Alir3z4 / html2text

Convert HTML to Markdown-formatted text.
alir3z4.github.io/html2text/
GNU General Public License v3.0
1.85k stars 283 forks source link

Error using --pad-tables option with nested tables #147

Open toshism opened 8 years ago

toshism commented 8 years ago

When using --pad-tables option, if the html contains a nested table, html2text throws an IndexError.

html2text 2016.9.19

echo '<html><body><table><tr><td><table><tr><td></td></tr></table></td></tr></table></body></html>' | html2text --pad-tables

Python 2.7.12

theSage21 commented 8 years ago

I shall get on it as soon as I can.

theSage21 commented 8 years ago

So, the way I've implemented this right now is as a post processing option. Once the MD is generated, the tables in it are beautified. Right now I have no idea how to do this recursively, so I cannot implement anything to solve this. If something does pop into my mind, I'll put it in there.

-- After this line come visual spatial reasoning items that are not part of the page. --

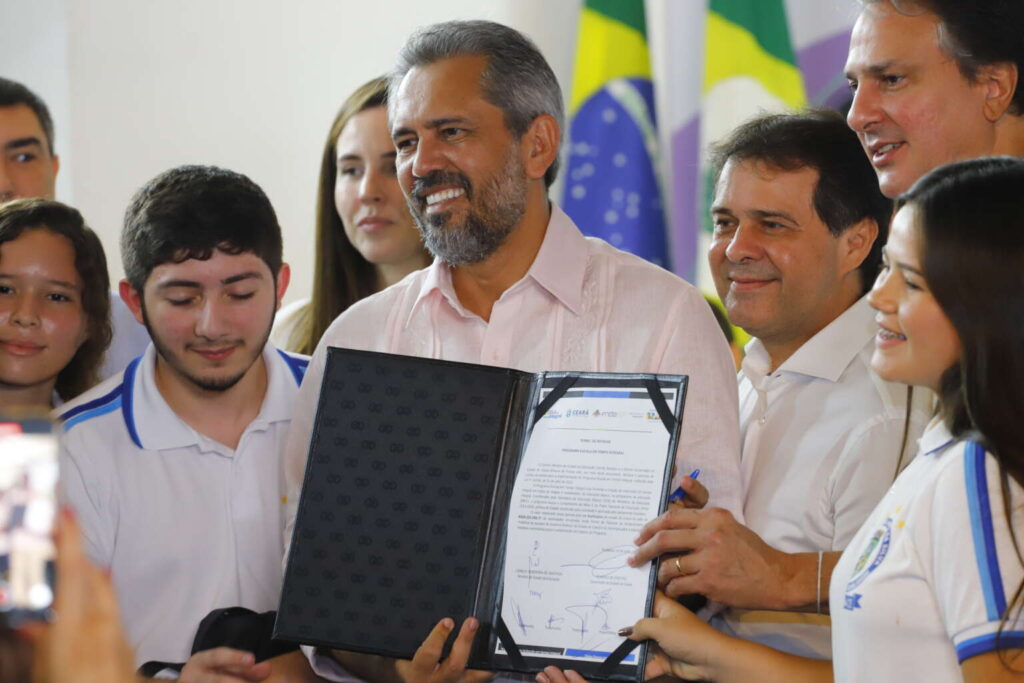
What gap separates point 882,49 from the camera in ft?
6.99

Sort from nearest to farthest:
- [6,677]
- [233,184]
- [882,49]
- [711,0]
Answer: [6,677] < [882,49] < [233,184] < [711,0]

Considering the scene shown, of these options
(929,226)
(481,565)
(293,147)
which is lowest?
(481,565)

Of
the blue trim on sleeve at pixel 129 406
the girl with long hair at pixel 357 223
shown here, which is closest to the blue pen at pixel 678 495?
the blue trim on sleeve at pixel 129 406

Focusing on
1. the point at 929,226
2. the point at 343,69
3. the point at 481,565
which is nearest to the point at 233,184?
the point at 481,565

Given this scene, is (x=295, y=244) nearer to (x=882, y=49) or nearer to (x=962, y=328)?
(x=882, y=49)

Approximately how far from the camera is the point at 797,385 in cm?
224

theSage21 commented 7 years ago

I've done some digging around. https://github.com/vmg/redcarpet/issues/394 explains why nested tables are not a good idea in MD. I'll be fixing the index error but won't be adding extra support for nested tables in any way.

toshism commented 7 years ago

That's fair. Thanks for looking in to it. How do you plan on handling nested tables? I would like to use html2text in my mailcap file to convert html emails so I obviously don't have control over the html they'll be processing, but if it could at least handle them gracefully in some way that would be great.

theSage21 commented 7 years ago

Markdown tables end up being ambiguous if simple markdown is used. To avoid that I'm thinking of something along the lines of:

A  | B
---|------
...|[C | D]
...|---|---
...|x  | y
...|x  | y
...|___|___
z  | q
z  | q
Alir3z4 commented 7 years ago

@theSage21 That's really good, I agree with the approach,